■ What needs to be done ■
Range to repeat from the listing below: the line containing "Covered garage for" down to the line containing "May include: A", both included. Copy it exactly, pictures excluded, and add nothing else.
[[ Supplied entries open ]]
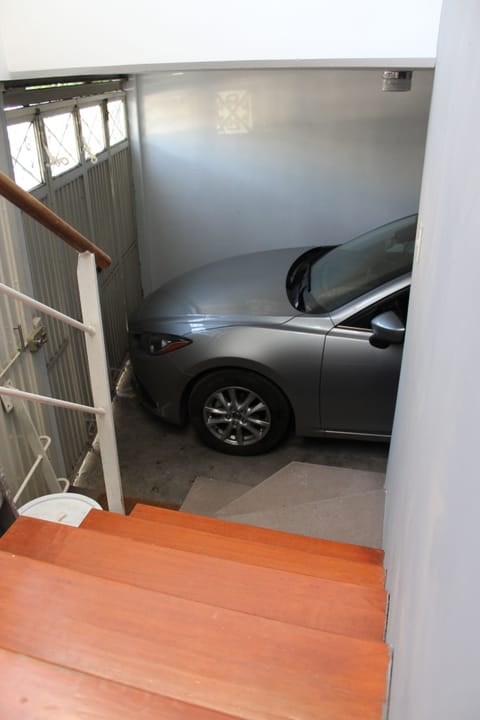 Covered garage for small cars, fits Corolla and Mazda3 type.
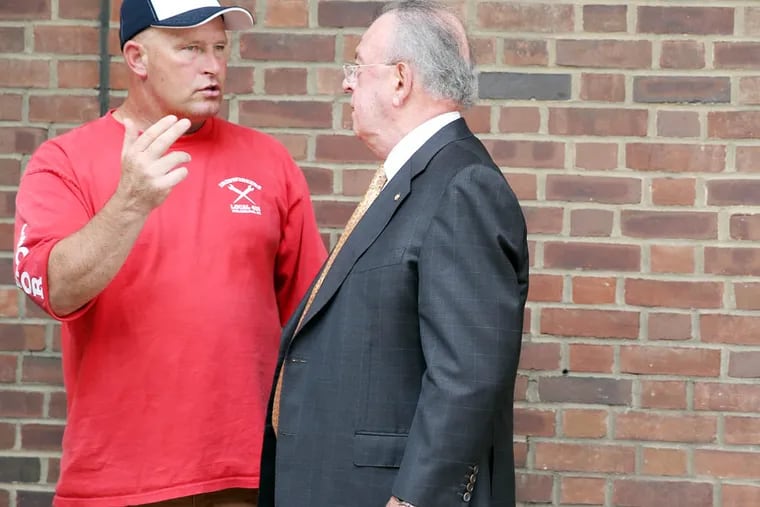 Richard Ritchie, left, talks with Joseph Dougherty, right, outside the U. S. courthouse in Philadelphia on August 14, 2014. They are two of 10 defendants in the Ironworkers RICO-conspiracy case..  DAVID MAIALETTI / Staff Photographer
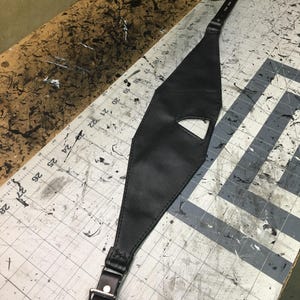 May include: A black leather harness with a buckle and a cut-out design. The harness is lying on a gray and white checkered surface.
[[ Supplied entries closed ]]
[[ Supplied entries open ]]
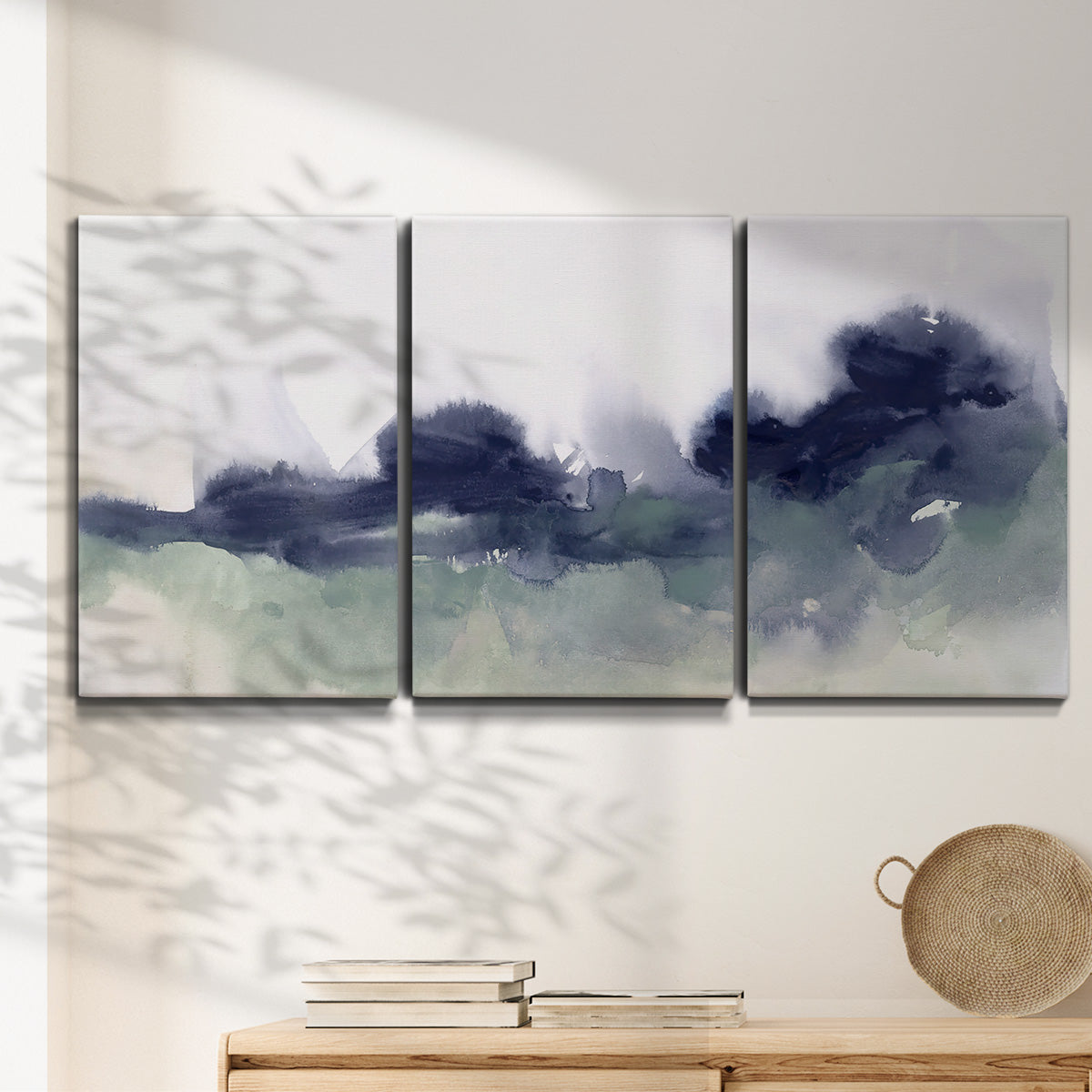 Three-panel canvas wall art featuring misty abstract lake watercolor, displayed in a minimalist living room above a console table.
[[ Supplied entries closed ]]
■ Solution ■
 Covered garage for small cars, fits Corolla and Mazda3 type.
 Richard Ritchie, left, talks with Joseph Dougherty, right, outside the U. S. courthouse in Philadelphia on August 14, 2014. They are two of 10 defendants in the Ironworkers RICO-conspiracy case..  DAVID MAIALETTI / Staff Photographer
 May include: A black leather harness with a buckle and a cut-out design. The harness is lying on a gray and white checkered surface.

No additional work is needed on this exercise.